# REQUIRED TASK
Number each line of the part of the records that opens with the line containing "Based on elevation, which of" and closes with the line containing "502 centimetres", leaving out blank lines. Omit the pictures.
::::
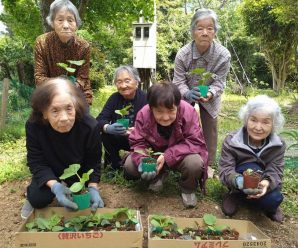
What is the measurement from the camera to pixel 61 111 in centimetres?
233

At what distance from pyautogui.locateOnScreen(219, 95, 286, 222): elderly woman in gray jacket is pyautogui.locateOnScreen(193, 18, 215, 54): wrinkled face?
746mm

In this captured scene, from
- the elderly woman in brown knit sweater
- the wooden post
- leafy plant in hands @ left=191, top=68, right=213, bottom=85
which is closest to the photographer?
leafy plant in hands @ left=191, top=68, right=213, bottom=85

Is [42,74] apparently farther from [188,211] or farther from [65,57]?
[188,211]

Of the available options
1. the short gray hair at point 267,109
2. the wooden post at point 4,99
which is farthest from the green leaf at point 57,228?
the wooden post at point 4,99

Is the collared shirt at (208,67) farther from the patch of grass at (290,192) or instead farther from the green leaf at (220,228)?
the green leaf at (220,228)

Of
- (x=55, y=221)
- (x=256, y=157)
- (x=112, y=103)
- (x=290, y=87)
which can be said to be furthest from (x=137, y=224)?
(x=290, y=87)

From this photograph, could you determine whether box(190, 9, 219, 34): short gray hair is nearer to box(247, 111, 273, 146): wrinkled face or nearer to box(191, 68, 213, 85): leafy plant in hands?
box(191, 68, 213, 85): leafy plant in hands

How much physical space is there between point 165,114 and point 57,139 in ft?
2.54

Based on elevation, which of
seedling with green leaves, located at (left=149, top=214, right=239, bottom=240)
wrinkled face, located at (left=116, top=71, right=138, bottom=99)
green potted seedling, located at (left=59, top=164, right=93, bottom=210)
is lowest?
seedling with green leaves, located at (left=149, top=214, right=239, bottom=240)

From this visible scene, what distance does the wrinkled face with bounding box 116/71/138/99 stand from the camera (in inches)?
127

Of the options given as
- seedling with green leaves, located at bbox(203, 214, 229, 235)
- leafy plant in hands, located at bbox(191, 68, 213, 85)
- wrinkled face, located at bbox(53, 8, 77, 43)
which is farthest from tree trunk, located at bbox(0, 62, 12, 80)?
seedling with green leaves, located at bbox(203, 214, 229, 235)

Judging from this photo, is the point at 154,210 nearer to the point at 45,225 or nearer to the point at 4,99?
the point at 45,225

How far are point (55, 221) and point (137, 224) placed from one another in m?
0.50

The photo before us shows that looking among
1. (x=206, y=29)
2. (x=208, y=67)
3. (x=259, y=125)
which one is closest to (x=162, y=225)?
(x=259, y=125)
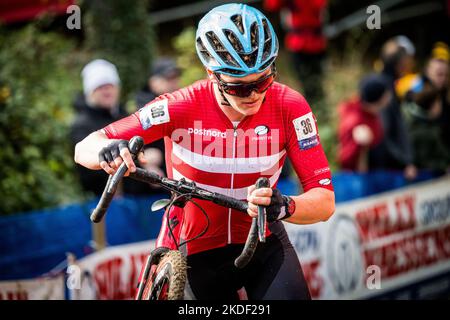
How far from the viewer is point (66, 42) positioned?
41.6 ft

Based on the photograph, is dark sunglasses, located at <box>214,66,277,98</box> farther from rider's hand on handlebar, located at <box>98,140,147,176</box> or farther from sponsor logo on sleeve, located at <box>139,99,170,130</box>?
rider's hand on handlebar, located at <box>98,140,147,176</box>

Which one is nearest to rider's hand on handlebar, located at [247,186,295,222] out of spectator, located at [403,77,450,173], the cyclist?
the cyclist

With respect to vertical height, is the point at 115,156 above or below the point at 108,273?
above

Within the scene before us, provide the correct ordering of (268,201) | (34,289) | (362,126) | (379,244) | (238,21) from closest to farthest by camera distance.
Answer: (268,201) < (238,21) < (34,289) < (379,244) < (362,126)

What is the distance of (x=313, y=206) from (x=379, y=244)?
502 centimetres

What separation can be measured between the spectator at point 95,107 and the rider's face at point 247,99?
3.18 metres

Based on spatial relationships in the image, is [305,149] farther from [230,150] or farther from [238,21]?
[238,21]

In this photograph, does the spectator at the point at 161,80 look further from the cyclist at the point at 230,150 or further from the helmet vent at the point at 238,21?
the helmet vent at the point at 238,21

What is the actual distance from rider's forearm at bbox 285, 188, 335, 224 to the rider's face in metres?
0.53

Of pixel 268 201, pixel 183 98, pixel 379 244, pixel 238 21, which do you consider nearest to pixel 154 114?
pixel 183 98

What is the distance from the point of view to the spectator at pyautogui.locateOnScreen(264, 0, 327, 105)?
41.1ft

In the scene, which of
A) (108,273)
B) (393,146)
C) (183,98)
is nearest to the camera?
(183,98)

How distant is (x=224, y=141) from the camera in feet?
16.1
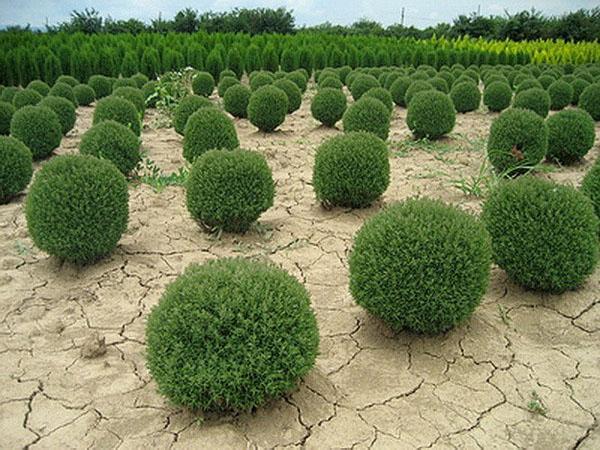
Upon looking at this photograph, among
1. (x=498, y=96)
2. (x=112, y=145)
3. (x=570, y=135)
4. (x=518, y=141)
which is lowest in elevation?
(x=498, y=96)

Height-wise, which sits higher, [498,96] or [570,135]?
[570,135]

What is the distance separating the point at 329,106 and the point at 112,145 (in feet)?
16.1

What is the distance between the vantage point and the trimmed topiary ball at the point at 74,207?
505 centimetres

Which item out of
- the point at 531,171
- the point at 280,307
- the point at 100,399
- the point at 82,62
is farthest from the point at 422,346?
the point at 82,62

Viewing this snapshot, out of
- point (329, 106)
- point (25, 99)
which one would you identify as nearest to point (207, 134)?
point (329, 106)

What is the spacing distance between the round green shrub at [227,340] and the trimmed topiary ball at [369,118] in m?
6.56

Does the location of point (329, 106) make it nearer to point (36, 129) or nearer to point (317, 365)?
point (36, 129)

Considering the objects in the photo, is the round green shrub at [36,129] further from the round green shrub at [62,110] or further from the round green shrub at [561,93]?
the round green shrub at [561,93]

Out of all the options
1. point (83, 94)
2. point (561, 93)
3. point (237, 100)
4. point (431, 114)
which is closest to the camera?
point (431, 114)

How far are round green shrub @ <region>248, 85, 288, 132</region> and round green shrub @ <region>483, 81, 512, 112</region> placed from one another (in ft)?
17.1

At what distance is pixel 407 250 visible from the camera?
3.92 m

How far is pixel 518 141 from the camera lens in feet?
25.8

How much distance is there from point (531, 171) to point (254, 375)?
6464 mm

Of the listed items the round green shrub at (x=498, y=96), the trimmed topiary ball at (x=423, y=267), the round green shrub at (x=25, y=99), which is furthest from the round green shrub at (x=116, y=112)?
the round green shrub at (x=498, y=96)
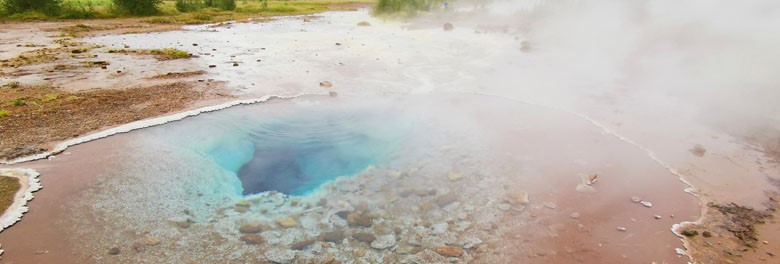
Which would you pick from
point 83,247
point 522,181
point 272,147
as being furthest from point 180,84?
point 522,181

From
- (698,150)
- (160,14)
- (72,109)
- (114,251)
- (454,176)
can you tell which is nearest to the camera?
(114,251)

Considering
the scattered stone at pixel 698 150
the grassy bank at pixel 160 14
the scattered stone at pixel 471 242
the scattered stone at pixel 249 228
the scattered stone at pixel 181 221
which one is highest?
the grassy bank at pixel 160 14

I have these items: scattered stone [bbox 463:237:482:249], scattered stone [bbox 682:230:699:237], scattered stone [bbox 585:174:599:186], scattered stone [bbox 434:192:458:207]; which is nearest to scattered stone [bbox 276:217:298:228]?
scattered stone [bbox 434:192:458:207]

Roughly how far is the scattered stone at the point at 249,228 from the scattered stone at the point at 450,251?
6.62 ft

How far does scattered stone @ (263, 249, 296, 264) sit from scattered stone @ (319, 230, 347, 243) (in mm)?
372

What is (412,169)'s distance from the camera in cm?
628

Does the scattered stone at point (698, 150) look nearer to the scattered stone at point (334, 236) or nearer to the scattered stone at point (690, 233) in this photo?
the scattered stone at point (690, 233)

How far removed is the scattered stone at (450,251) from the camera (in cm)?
447

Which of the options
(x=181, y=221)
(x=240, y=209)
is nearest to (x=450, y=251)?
(x=240, y=209)

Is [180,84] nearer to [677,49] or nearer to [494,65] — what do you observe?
[494,65]

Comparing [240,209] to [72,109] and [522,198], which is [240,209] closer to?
[522,198]

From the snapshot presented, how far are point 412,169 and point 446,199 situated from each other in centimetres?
92

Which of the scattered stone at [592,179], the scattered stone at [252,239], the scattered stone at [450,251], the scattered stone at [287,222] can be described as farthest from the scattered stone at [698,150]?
the scattered stone at [252,239]

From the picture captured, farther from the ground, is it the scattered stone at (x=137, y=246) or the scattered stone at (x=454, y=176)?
the scattered stone at (x=454, y=176)
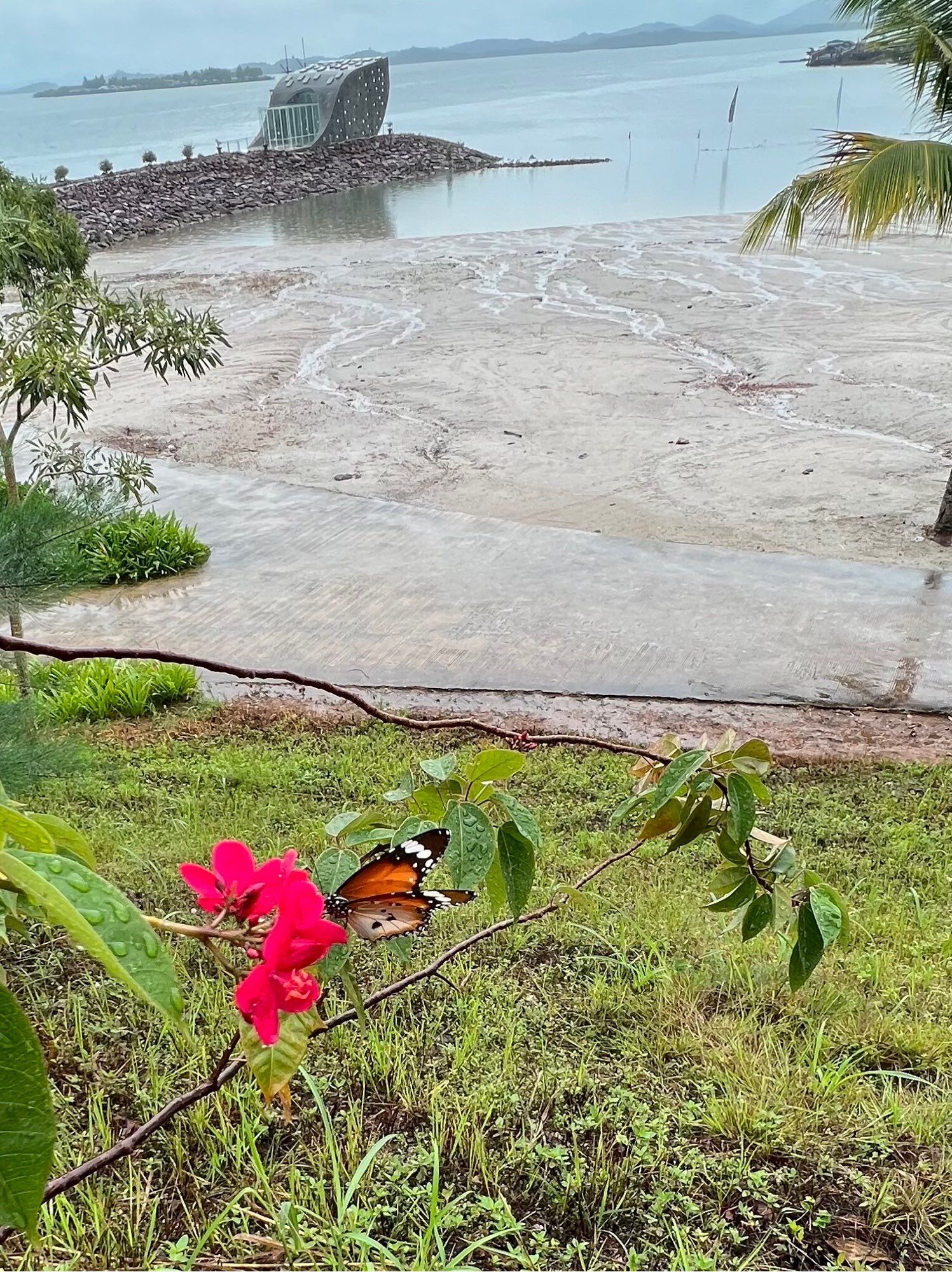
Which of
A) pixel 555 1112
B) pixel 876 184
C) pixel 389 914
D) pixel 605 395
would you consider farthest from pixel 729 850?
pixel 605 395

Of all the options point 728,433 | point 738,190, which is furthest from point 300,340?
point 738,190

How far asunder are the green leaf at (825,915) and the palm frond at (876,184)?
703cm

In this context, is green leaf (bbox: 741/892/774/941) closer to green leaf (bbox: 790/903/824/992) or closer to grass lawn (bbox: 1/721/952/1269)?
green leaf (bbox: 790/903/824/992)

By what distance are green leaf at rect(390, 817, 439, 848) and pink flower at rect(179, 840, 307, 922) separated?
35 cm

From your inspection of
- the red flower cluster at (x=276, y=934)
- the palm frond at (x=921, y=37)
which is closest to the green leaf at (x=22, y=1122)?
the red flower cluster at (x=276, y=934)

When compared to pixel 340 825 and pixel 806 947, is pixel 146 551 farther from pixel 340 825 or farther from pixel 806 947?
pixel 806 947

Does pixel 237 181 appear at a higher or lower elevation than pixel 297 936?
higher

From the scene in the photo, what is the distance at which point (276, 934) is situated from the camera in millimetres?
600

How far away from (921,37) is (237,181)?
34.8 m

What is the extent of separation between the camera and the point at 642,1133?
1852 millimetres

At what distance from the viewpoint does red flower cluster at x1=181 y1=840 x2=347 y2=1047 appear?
1.97 feet

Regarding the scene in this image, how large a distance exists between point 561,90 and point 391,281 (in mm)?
123309

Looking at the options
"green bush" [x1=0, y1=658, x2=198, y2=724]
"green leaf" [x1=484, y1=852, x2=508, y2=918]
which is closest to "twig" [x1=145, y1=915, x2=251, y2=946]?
"green leaf" [x1=484, y1=852, x2=508, y2=918]

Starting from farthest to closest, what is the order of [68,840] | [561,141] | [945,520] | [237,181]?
[561,141] < [237,181] < [945,520] < [68,840]
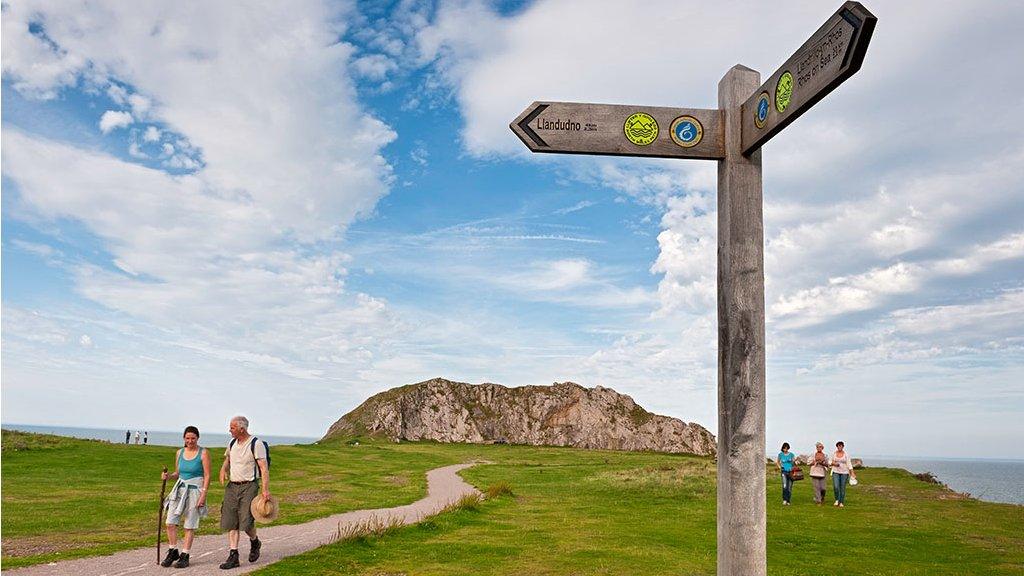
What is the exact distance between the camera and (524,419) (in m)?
113

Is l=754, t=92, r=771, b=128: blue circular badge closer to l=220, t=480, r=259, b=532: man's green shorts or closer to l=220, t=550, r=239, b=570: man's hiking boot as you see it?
l=220, t=480, r=259, b=532: man's green shorts

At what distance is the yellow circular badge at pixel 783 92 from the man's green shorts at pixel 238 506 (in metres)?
10.7

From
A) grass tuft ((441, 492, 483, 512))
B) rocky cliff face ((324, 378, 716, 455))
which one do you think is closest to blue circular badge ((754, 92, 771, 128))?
grass tuft ((441, 492, 483, 512))

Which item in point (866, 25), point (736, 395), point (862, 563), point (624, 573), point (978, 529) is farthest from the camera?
point (978, 529)

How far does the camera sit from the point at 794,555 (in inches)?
536

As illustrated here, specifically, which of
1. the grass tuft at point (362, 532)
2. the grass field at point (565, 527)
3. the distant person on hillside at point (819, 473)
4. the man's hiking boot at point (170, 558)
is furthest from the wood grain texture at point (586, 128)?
the distant person on hillside at point (819, 473)

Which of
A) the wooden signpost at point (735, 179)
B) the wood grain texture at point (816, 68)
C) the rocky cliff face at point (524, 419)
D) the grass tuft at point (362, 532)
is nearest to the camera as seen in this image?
the wood grain texture at point (816, 68)

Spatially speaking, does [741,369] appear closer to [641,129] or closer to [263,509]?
[641,129]

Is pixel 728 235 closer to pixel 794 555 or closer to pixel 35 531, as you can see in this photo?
pixel 794 555

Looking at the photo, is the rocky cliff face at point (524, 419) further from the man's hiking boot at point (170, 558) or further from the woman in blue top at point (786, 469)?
the man's hiking boot at point (170, 558)

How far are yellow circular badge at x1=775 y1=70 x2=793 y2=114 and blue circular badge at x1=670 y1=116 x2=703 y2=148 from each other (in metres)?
0.89

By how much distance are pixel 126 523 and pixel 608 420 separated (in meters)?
98.6

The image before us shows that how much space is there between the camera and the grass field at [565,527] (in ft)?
40.6

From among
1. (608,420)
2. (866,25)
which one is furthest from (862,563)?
(608,420)
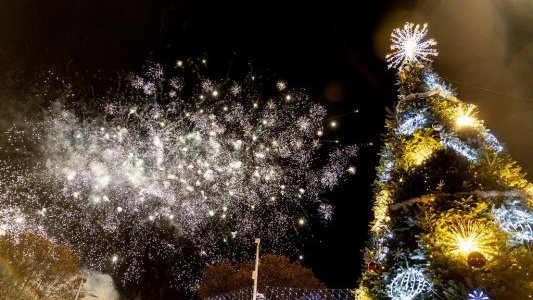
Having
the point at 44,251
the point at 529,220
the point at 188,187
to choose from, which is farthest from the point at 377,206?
the point at 44,251

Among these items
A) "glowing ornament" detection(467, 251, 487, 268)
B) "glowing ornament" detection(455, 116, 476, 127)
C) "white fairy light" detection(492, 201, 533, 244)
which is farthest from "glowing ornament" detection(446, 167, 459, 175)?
"glowing ornament" detection(467, 251, 487, 268)

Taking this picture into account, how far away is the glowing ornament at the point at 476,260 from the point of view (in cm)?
663

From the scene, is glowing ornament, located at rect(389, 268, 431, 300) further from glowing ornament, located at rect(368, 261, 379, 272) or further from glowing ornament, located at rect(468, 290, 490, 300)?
glowing ornament, located at rect(468, 290, 490, 300)

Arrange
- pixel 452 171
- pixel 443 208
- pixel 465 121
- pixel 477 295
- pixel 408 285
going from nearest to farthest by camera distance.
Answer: pixel 477 295 → pixel 408 285 → pixel 443 208 → pixel 452 171 → pixel 465 121

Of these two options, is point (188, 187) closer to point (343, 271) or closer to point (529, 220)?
point (529, 220)

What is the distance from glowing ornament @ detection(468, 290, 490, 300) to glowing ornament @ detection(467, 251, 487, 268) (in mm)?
404

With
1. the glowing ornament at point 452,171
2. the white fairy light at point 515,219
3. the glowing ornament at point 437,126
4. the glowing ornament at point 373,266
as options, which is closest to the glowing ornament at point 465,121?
the glowing ornament at point 437,126

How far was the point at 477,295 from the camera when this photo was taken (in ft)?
21.5

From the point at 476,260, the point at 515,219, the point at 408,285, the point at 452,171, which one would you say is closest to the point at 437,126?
the point at 452,171

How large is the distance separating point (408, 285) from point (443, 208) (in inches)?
62.7

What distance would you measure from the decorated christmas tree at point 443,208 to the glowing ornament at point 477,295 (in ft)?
0.05

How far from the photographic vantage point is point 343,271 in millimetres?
26469

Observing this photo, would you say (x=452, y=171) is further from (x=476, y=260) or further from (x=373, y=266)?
(x=373, y=266)

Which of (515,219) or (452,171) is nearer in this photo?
(515,219)
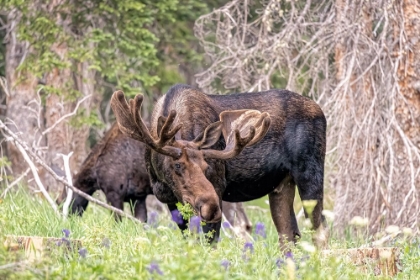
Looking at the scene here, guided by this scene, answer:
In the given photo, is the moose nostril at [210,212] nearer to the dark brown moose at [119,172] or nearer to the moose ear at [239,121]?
the moose ear at [239,121]

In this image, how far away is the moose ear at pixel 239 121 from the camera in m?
8.03

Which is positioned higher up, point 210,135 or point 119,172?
point 210,135

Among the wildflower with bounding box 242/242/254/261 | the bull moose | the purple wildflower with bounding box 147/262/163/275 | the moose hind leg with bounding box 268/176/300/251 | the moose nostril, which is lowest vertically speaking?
the bull moose

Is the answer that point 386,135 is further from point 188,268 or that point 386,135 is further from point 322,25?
point 188,268

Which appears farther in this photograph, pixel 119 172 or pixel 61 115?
pixel 61 115

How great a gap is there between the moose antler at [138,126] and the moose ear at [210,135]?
0.29 metres

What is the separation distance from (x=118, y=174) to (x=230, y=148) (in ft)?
13.3

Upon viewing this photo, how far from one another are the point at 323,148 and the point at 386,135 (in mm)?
1715

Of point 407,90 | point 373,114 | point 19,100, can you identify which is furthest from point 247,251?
point 19,100

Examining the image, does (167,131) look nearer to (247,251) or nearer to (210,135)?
(210,135)

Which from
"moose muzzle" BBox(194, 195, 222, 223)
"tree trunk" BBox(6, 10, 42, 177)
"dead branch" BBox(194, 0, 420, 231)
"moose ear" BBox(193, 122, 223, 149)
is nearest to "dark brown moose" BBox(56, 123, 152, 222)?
"dead branch" BBox(194, 0, 420, 231)

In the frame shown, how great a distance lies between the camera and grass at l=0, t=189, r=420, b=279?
4.71 meters

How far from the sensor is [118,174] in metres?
11.7

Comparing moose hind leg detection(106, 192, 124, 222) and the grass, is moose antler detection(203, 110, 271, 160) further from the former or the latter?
moose hind leg detection(106, 192, 124, 222)
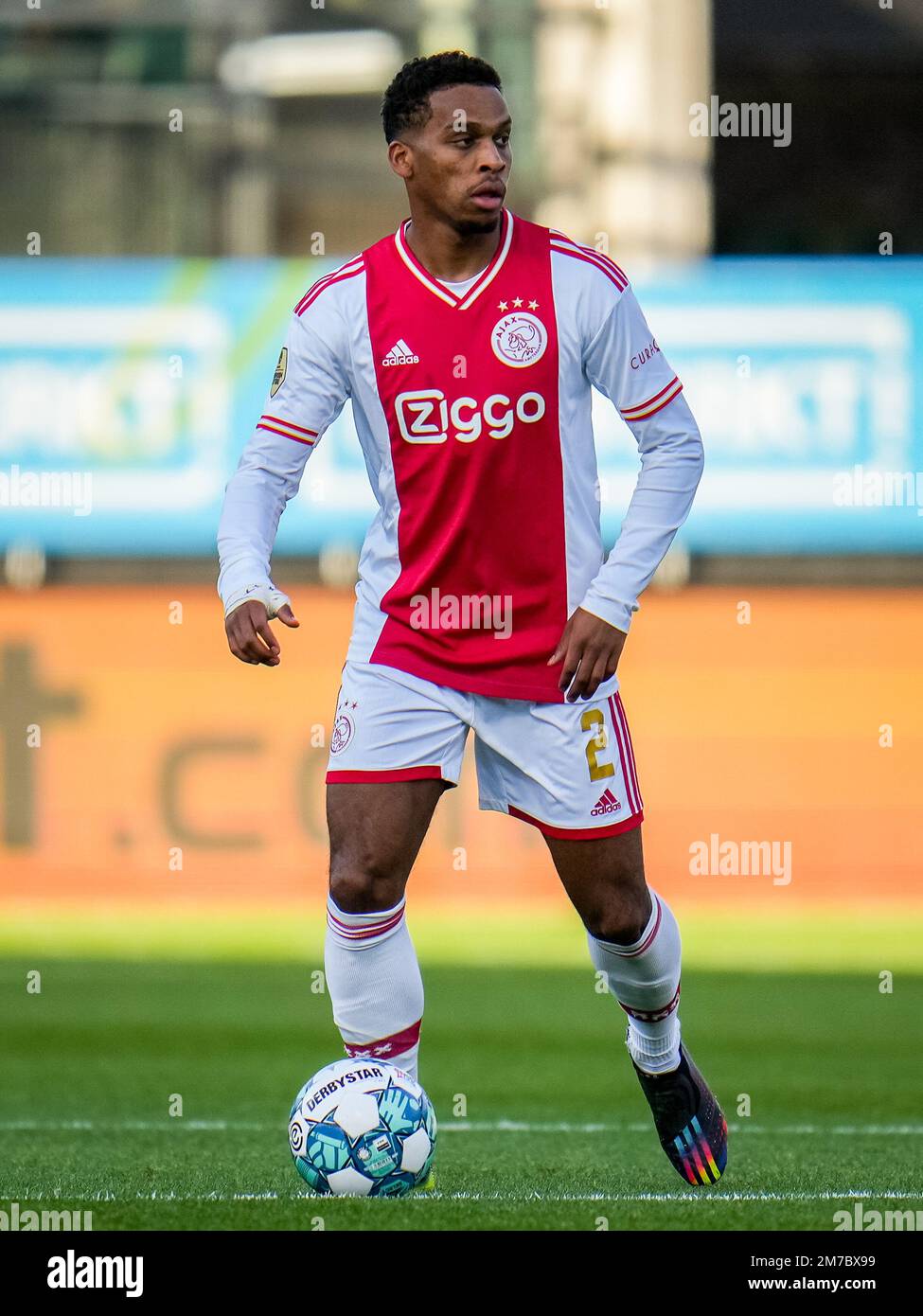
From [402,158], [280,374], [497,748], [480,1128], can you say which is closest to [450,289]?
[402,158]

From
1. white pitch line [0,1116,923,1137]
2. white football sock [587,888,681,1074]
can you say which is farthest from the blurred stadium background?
white football sock [587,888,681,1074]

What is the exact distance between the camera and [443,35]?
15.3 meters

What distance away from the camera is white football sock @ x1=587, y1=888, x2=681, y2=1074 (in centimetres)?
523

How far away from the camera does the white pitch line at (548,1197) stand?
4922mm

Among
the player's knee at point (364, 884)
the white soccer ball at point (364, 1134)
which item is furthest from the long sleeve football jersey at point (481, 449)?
the white soccer ball at point (364, 1134)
::::
# CORRECT ANSWER
1. Based on elevation, which of
2. seedling with green leaves, located at (left=149, top=214, right=239, bottom=240)
3. wrinkled face, located at (left=116, top=71, right=138, bottom=99)
4. green potted seedling, located at (left=59, top=164, right=93, bottom=210)
5. is lowest?
6. seedling with green leaves, located at (left=149, top=214, right=239, bottom=240)
7. From this visible scene, what distance does the wrinkled face with bounding box 116/71/138/99 stand from the camera (in inches)?
8. 127
9. Of the options given as
10. - seedling with green leaves, located at bbox(203, 214, 229, 235)
11. - leafy plant in hands, located at bbox(191, 68, 213, 85)
12. - wrinkled face, located at bbox(53, 8, 77, 43)
13. which is farthest from tree trunk, located at bbox(0, 62, 12, 80)?
14. seedling with green leaves, located at bbox(203, 214, 229, 235)
15. Judging from this photo, is the point at 154,210 nearer to the point at 45,225 or nearer to the point at 4,99?
16. the point at 45,225
17. How far are point (55, 221) and point (137, 224) placed from one another in m?
18. 0.50
19. The photo before us shows that looking among
20. 1. (x=206, y=29)
21. 2. (x=208, y=67)
22. 3. (x=259, y=125)
23. which one is closest to (x=162, y=225)?
24. (x=259, y=125)
25. How far from the viewer is point (66, 42) positioned?
26. 41.6 ft
27. Based on the photograph, is dark sunglasses, located at <box>214,66,277,98</box> farther from rider's hand on handlebar, located at <box>98,140,147,176</box> or farther from sponsor logo on sleeve, located at <box>139,99,170,130</box>?
28. rider's hand on handlebar, located at <box>98,140,147,176</box>
29. Which one is nearest to rider's hand on handlebar, located at [247,186,295,222] out of spectator, located at [403,77,450,173], the cyclist?
30. the cyclist
31. With respect to vertical height, is the point at 115,156 above or below the point at 108,273?
32. above
33. Within the scene before us, provide the correct ordering of (268,201) | (34,289) | (362,126) | (379,244) | (238,21) from closest to farthest by camera distance.
34. Answer: (268,201) < (238,21) < (34,289) < (379,244) < (362,126)
35. What is the distance of (x=313, y=206) from (x=379, y=244)?
36. 502 centimetres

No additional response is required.